Instructions to follow:
Would you give the entries below again, precisely as they are written?
------ Supplied material ------
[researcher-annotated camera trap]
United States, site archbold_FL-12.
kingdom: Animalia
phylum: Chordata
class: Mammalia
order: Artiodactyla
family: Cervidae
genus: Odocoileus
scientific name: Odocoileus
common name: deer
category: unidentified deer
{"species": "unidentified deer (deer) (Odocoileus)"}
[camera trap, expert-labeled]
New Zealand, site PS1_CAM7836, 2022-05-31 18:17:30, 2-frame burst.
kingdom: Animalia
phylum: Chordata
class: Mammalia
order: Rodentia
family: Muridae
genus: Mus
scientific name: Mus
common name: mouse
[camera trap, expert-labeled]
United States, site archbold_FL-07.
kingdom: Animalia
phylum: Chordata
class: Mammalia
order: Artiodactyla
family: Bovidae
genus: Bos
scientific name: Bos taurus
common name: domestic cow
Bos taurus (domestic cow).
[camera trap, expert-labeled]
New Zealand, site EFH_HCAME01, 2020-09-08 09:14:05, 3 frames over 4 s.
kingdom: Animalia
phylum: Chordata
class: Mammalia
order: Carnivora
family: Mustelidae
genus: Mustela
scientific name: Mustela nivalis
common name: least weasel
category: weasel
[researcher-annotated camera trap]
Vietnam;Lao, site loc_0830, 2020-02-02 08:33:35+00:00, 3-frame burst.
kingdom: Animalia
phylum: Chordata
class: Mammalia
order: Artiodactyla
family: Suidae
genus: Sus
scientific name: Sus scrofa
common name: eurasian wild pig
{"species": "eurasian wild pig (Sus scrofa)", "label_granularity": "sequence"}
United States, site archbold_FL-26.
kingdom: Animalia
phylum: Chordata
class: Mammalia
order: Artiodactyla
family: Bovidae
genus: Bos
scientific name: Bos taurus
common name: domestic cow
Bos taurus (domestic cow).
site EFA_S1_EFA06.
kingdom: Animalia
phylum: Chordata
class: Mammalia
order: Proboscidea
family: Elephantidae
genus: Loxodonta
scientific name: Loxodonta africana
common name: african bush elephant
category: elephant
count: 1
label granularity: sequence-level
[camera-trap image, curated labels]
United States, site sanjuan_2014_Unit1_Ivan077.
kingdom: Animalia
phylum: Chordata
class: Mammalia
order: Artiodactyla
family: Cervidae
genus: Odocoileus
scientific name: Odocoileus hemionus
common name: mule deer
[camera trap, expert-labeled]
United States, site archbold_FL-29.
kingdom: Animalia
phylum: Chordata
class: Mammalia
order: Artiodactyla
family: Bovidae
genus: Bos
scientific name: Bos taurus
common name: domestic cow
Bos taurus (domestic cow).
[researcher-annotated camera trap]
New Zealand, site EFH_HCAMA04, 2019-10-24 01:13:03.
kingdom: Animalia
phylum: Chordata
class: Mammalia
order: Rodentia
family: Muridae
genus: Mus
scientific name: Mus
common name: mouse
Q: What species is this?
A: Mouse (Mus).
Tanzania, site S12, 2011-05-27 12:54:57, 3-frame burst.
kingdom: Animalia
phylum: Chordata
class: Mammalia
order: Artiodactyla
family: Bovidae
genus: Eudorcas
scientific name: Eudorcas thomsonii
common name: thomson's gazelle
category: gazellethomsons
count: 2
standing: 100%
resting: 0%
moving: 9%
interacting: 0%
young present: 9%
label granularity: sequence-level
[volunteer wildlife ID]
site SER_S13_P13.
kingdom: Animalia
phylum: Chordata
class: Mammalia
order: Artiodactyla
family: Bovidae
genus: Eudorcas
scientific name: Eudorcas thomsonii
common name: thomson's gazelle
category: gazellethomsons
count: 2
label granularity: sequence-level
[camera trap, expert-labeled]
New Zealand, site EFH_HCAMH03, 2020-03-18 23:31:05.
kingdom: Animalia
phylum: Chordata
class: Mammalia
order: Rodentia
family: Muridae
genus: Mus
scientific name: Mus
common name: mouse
------
Expected output:
[researcher-annotated camera trap]
United States, site archbold_FL-12.
kingdom: Animalia
phylum: Chordata
class: Mammalia
order: Artiodactyla
family: Cervidae
genus: Odocoileus
scientific name: Odocoileus
common name: deer
category: unidentified deer
{"species": "unidentified deer (deer) (Odocoileus)"}
[camera trap, expert-labeled]
New Zealand, site PS1_CAM7836, 2022-05-31 18:17:30, 2-frame burst.
kingdom: Animalia
phylum: Chordata
class: Mammalia
order: Rodentia
family: Muridae
genus: Mus
scientific name: Mus
common name: mouse
[camera trap, expert-labeled]
United States, site archbold_FL-07.
kingdom: Animalia
phylum: Chordata
class: Mammalia
order: Artiodactyla
family: Bovidae
genus: Bos
scientific name: Bos taurus
common name: domestic cow
Bos taurus (domestic cow).
[camera trap, expert-labeled]
New Zealand, site EFH_HCAME01, 2020-09-08 09:14:05, 3 frames over 4 s.
kingdom: Animalia
phylum: Chordata
class: Mammalia
order: Carnivora
family: Mustelidae
genus: Mustela
scientific name: Mustela nivalis
common name: least weasel
category: weasel
[researcher-annotated camera trap]
Vietnam;Lao, site loc_0830, 2020-02-02 08:33:35+00:00, 3-frame burst.
kingdom: Animalia
phylum: Chordata
class: Mammalia
order: Artiodactyla
family: Suidae
genus: Sus
scientific name: Sus scrofa
common name: eurasian wild pig
{"species": "eurasian wild pig (Sus scrofa)", "label_granularity": "sequence"}
United States, site archbold_FL-26.
kingdom: Animalia
phylum: Chordata
class: Mammalia
order: Artiodactyla
family: Bovidae
genus: Bos
scientific name: Bos taurus
common name: domestic cow
Bos taurus (domestic cow).
site EFA_S1_EFA06.
kingdom: Animalia
phylum: Chordata
class: Mammalia
order: Proboscidea
family: Elephantidae
genus: Loxodonta
scientific name: Loxodonta africana
common name: african bush elephant
category: elephant
count: 1
label granularity: sequence-level
[camera-trap image, curated labels]
United States, site sanjuan_2014_Unit1_Ivan077.
kingdom: Animalia
phylum: Chordata
class: Mammalia
order: Artiodactyla
family: Cervidae
genus: Odocoileus
scientific name: Odocoileus hemionus
common name: mule deer
[camera trap, expert-labeled]
United States, site archbold_FL-29.
kingdom: Animalia
phylum: Chordata
class: Mammalia
order: Artiodactyla
family: Bovidae
genus: Bos
scientific name: Bos taurus
common name: domestic cow
Bos taurus (domestic cow).
[researcher-annotated camera trap]
New Zealand, site EFH_HCAMA04, 2019-10-24 01:13:03.
kingdom: Animalia
phylum: Chordata
class: Mammalia
order: Rodentia
family: Muridae
genus: Mus
scientific name: Mus
common name: mouse
Q: What species is this?
A: Mouse (Mus).
Tanzania, site S12, 2011-05-27 12:54:57, 3-frame burst.
kingdom: Animalia
phylum: Chordata
class: Mammalia
order: Artiodactyla
family: Bovidae
genus: Eudorcas
scientific name: Eudorcas thomsonii
common name: thomson's gazelle
category: gazellethomsons
count: 2
standing: 100%
resting: 0%
moving: 9%
interacting: 0%
young present: 9%
label granularity: sequence-level
[volunteer wildlife ID]
site SER_S13_P13.
kingdom: Animalia
phylum: Chordata
class: Mammalia
order: Artiodactyla
family: Bovidae
genus: Eudorcas
scientific name: Eudorcas thomsonii
common name: thomson's gazelle
category: gazellethomsons
count: 2
label granularity: sequence-level
[camera trap, expert-labeled]
New Zealand, site EFH_HCAMH03, 2020-03-18 23:31:05.
kingdom: Animalia
phylum: Chordata
class: Mammalia
order: Rodentia
family: Muridae
genus: Mus
scientific name: Mus
common name: mouse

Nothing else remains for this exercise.